Task goal: The entries below are to be repeated exactly, and their pictures left out.

Task input:
.....

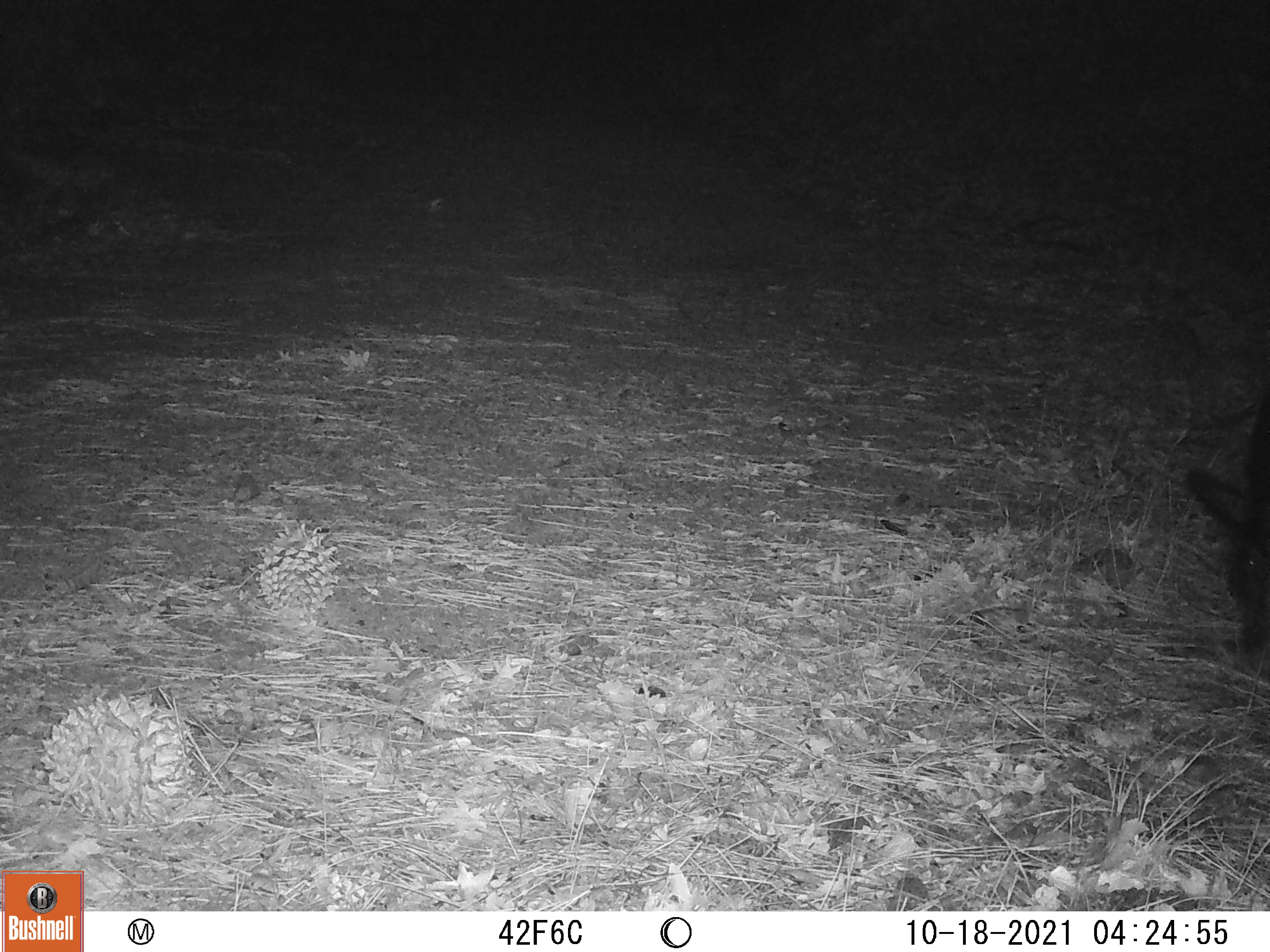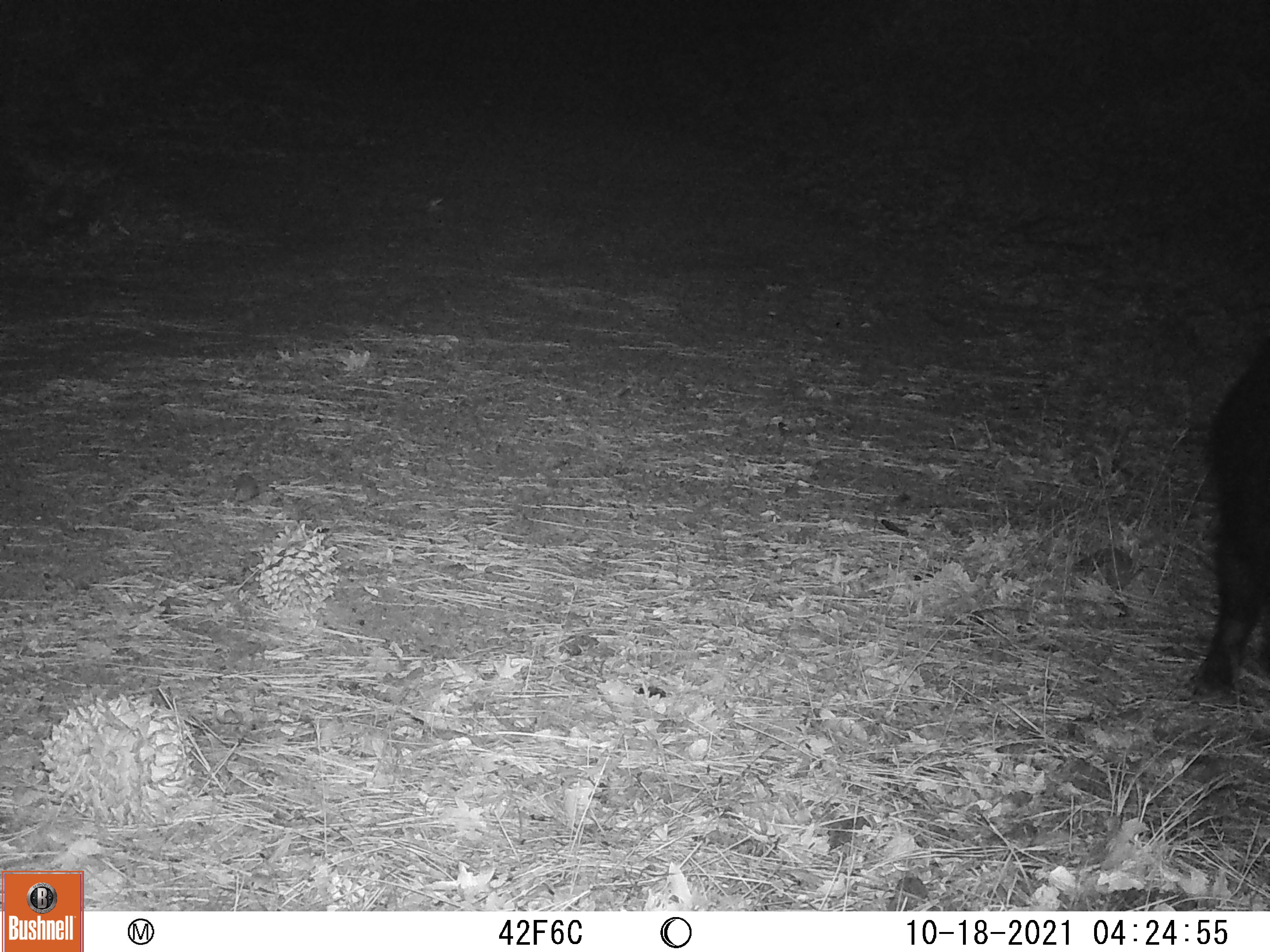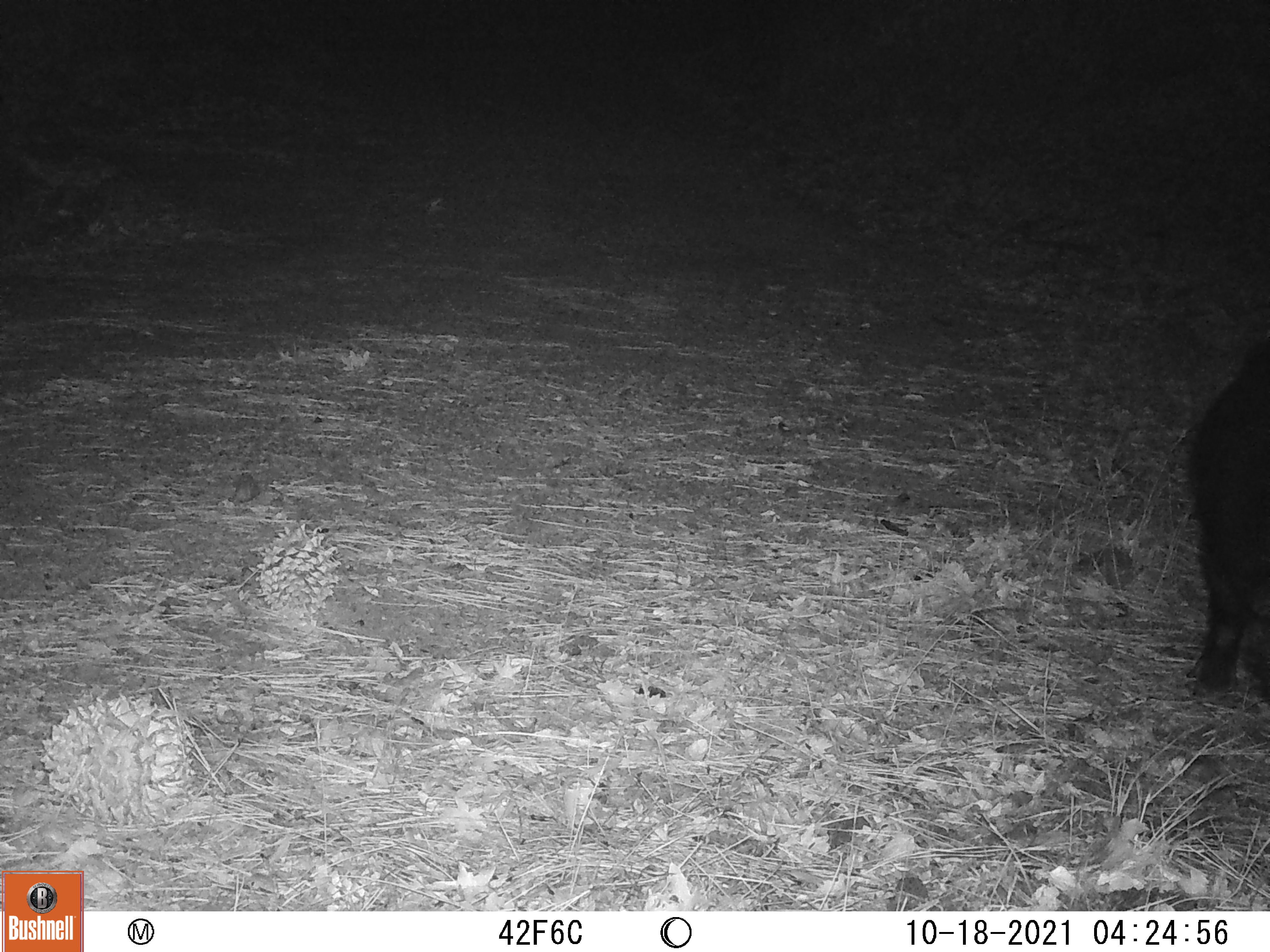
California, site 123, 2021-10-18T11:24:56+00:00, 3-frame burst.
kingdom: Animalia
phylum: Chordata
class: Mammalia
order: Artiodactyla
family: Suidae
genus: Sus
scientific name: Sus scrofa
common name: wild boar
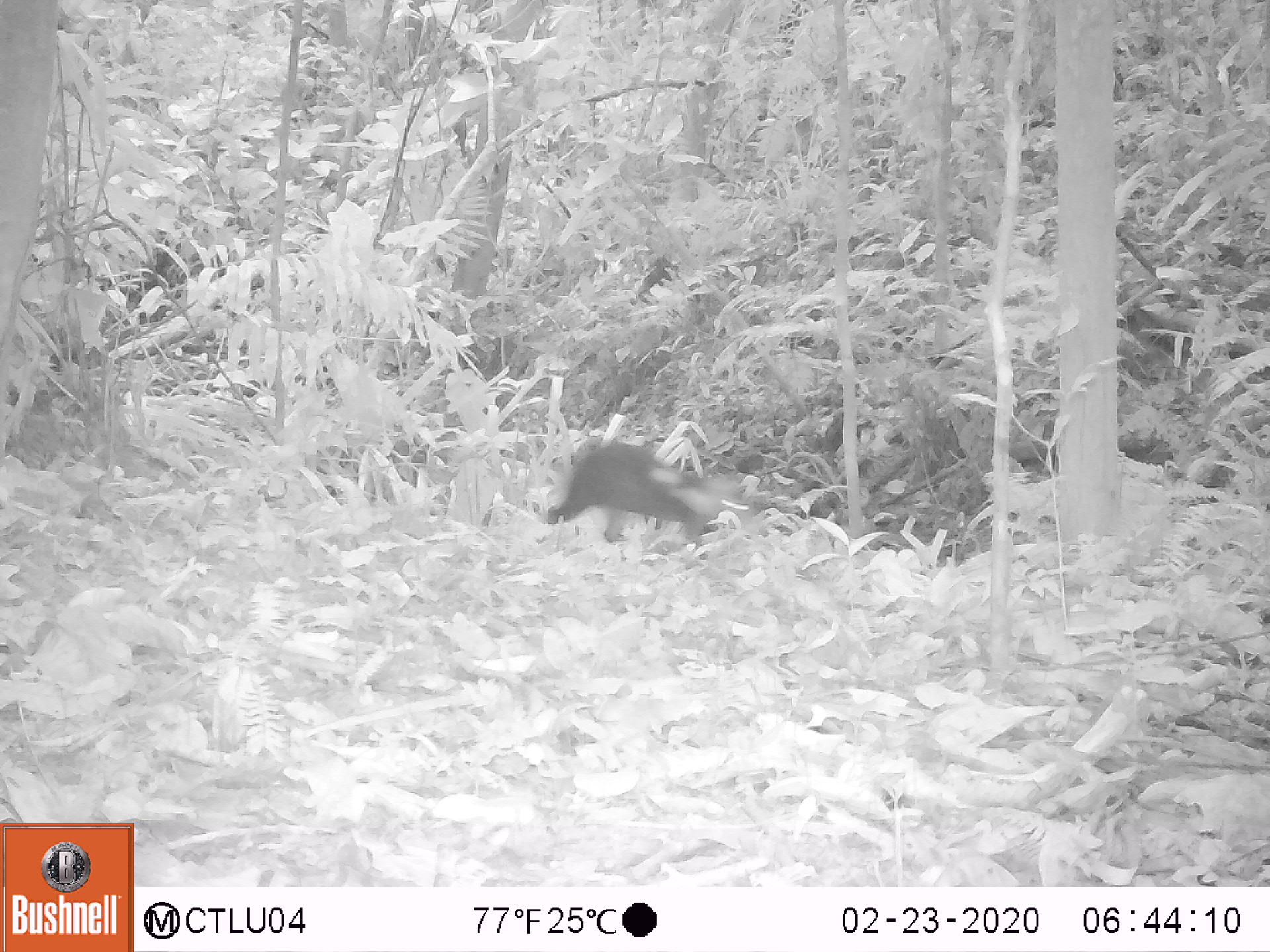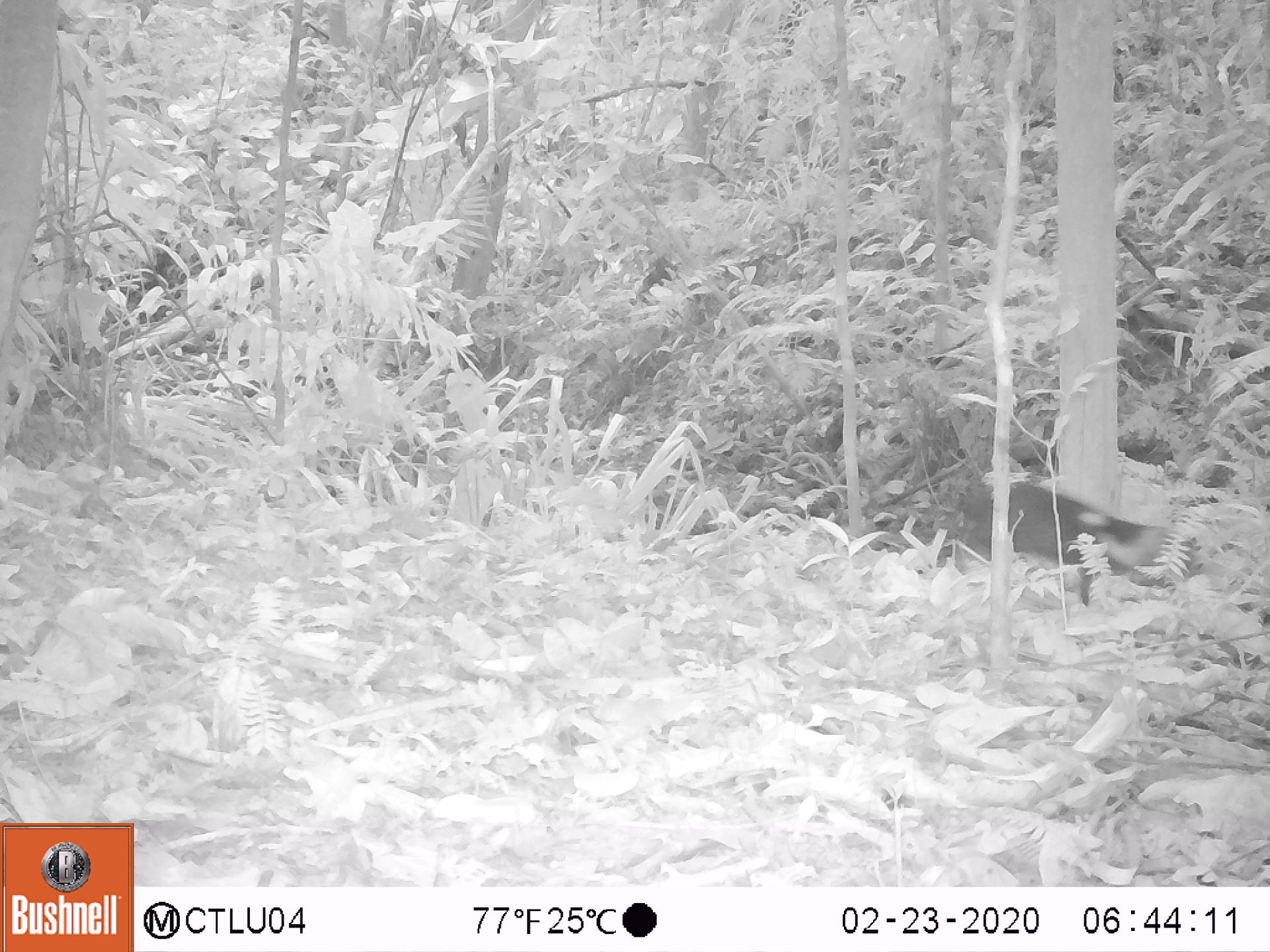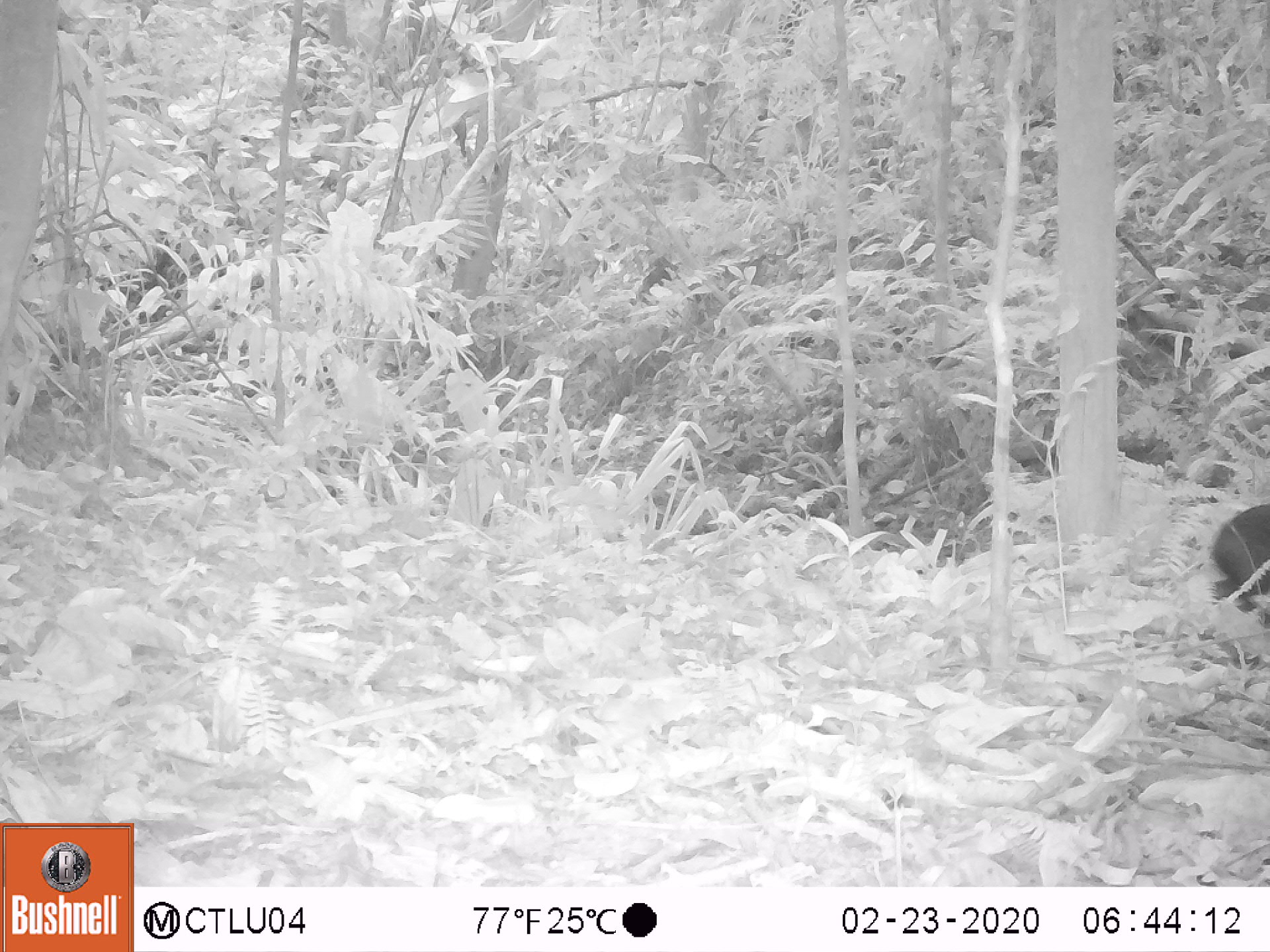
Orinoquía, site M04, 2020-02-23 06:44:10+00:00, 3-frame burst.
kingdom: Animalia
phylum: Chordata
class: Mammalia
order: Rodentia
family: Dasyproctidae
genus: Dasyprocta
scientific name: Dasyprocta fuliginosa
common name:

.....

Output of the task:
California, site 123, 2021-10-18T11:24:56+00:00, 3-frame burst.
kingdom: Animalia
phylum: Chordata
class: Mammalia
order: Artiodactyla
family: Suidae
genus: Sus
scientific name: Sus scrofa
common name: wild boar
Orinoquía, site M04, 2020-02-23 06:44:10+00:00, 3-frame burst.
kingdom: Animalia
phylum: Chordata
class: Mammalia
order: Rodentia
family: Dasyproctidae
genus: Dasyprocta
scientific name: Dasyprocta fuliginosa
common name:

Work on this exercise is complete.